Web services have their adavantages and disadvantages. I think that growth and feedback are great things, but you don’t need to open the kimono before you are ready. Having hundreds of users say ‘where is feature x?’, where feature x is the basic idea behind your service, is not useful feedback. It frustrates the users because a baseline doesn’t exist, and you are frustrated because you ARE working on it. There is also no need to invite a million users over, have the flash crowd toast your server, then say to yourself “Hey, this thing doesn’t scale to a million users”. You already knew this, and all it does is hurt your perception in the marketplace, IMHO. FeedLounge is in alpha testing now to work out major bugs (Hey, this is broken!), get user feedback (What the fsck were you thinking here?), and make sure that we can fix the scaling bottlenecks as we open the valve. We are growing by community feedback in a few quick, large steps, not one giant leap.

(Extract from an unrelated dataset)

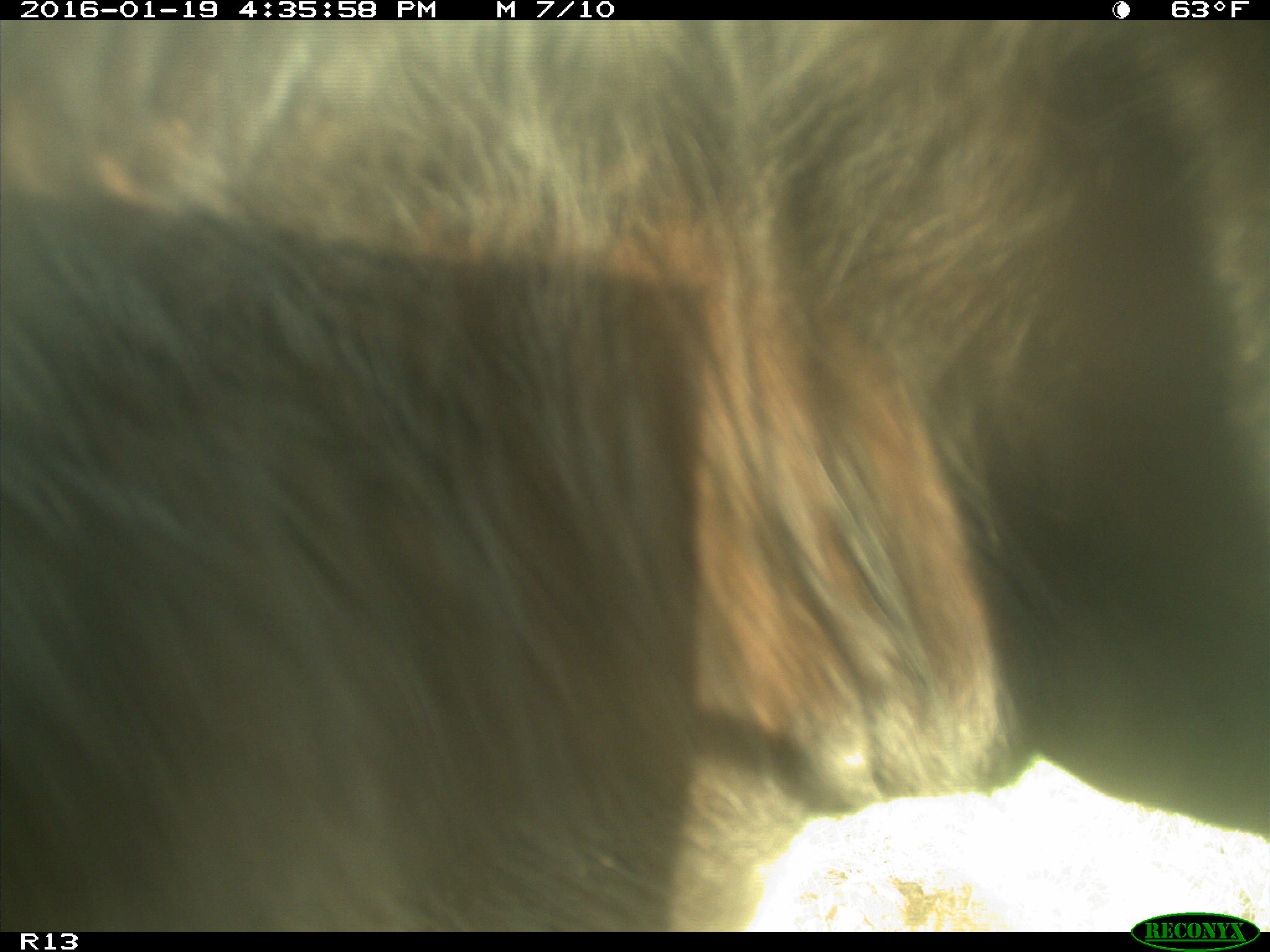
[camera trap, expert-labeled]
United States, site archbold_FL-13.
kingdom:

A passionate user is one of your greatest assets. And I would argue that the only thing of real value a web service has is its users. They act as advertising for you, telling all their friends about your service. They are the best source of new feature ideas. And they are the best Q.A. testers you can get.
Agree, agree, agree and agree. Couldn’t have said it better. I couldn’t have asked for better alpha testers, and the amazingly large response for beta signups has blown apart my expectations. It is very apparent from our user comments that the world is ready for another web based feed reader, and we are positioned to deliver. Are you watching?
Great post Mark, and keep more like that coming!
Update: Russell Beattie added to the topic, defending 24HourLaundry:
The thing that annoys me most about the comments on 24H Laundry is this ass-backwards sentiment about how there are no unique ideas left out there.
Mark said that there are no unique ideas, and I agreed with him. Depends on your definition of unique, and how far it has to go. If it is just an idea, there are no unique ideas. There may be unique implementations, but I firmly believe that someone out there has thought of it before. They just may have not done something about it.
And I was not and will not jump on the 24HourLaundry sucks bandwagon. People do what they do because they think they are doing the best thing at the time. I can respect someone else’s decision to do that, but that is definetly not the way I would take it. Then again, I am not as popular as Marc Andreesen.
Update: Ross Mayfield posted this little gem:
- Part of the rationale for stealth is competition. But there are more leaks than plumbers, and getting ahead of your competitors matters less than getting in bed with your users.
- Part of the rationale for stealth is stardom. When media was broadcast, you countered lack of access with exclusivity. Now you need to be inclusive from the get go.
Just make sure when you invite your users to bed that there is a bed to sleep in. Inclusive from the get go, yes. Talking blue sky because you don’t have anything, no.